We wish to build a path of unity amongst our tribes through continuing practices such as sacred local ceremonial gatherings to bring our communities closer together. We plan to help educate local social justice organizers on how to be conscious of Native ways and land treaties to bring more Native presence and respect in various spaces so our efforts are truly Native led. All the while, training young Native leaders to step into greater leadership roles for the community.

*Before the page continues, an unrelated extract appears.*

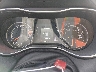 1C4PJLLB1MD****** Salvage 2021 Jeep Cherokee in Austin North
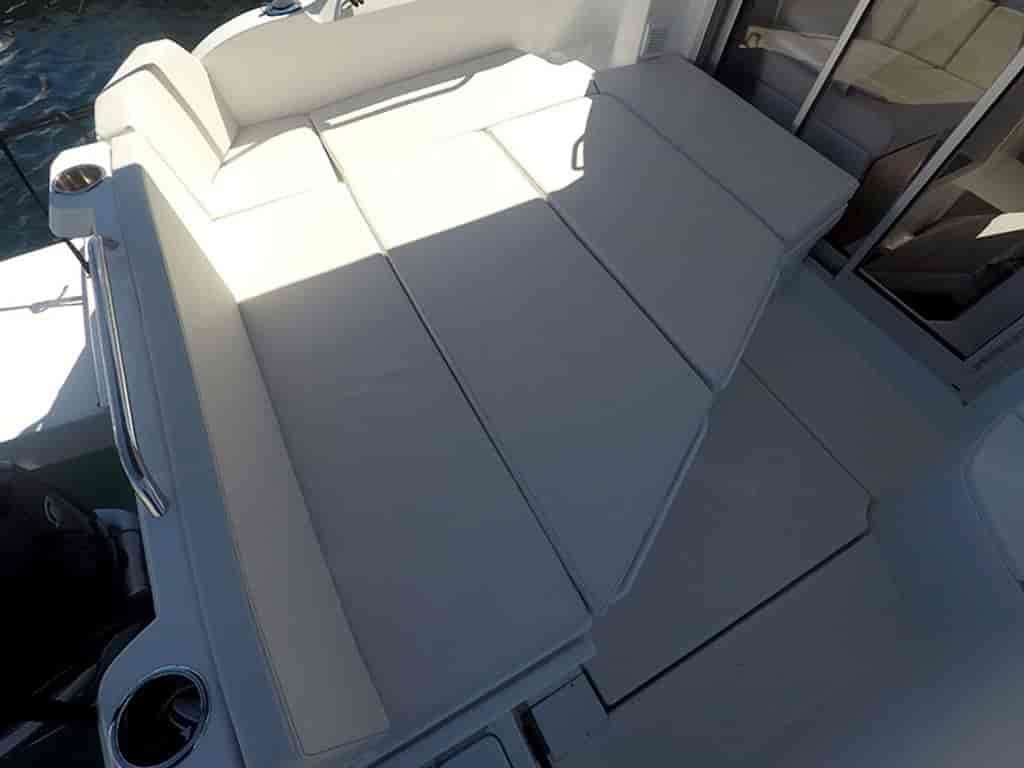 Boat picture 11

Natives from different tribes are being called to come together to tackle various issues locally including cultural appropriation, racism and stereotypes. Some local examples include children being “forced to cut their hair” to attend public schools, addressing bullying, and educating public school educators about cultural competency to stop perpetuating stereotypes by enacting “Thanksgiving day activities” such as dressing children up as “Pilgrim and Indians”;This organization aims to bring more resources to support the younger generations. There are many natives in Texas that do not “consider themselves native” and in fact, are unaware of their lineage and connection to these lands. We wish to establish connections to elders and sacred sites and while guiding and encouraging them to piece together the history masked in schools of where and how our people lived and how to continue to live these ways.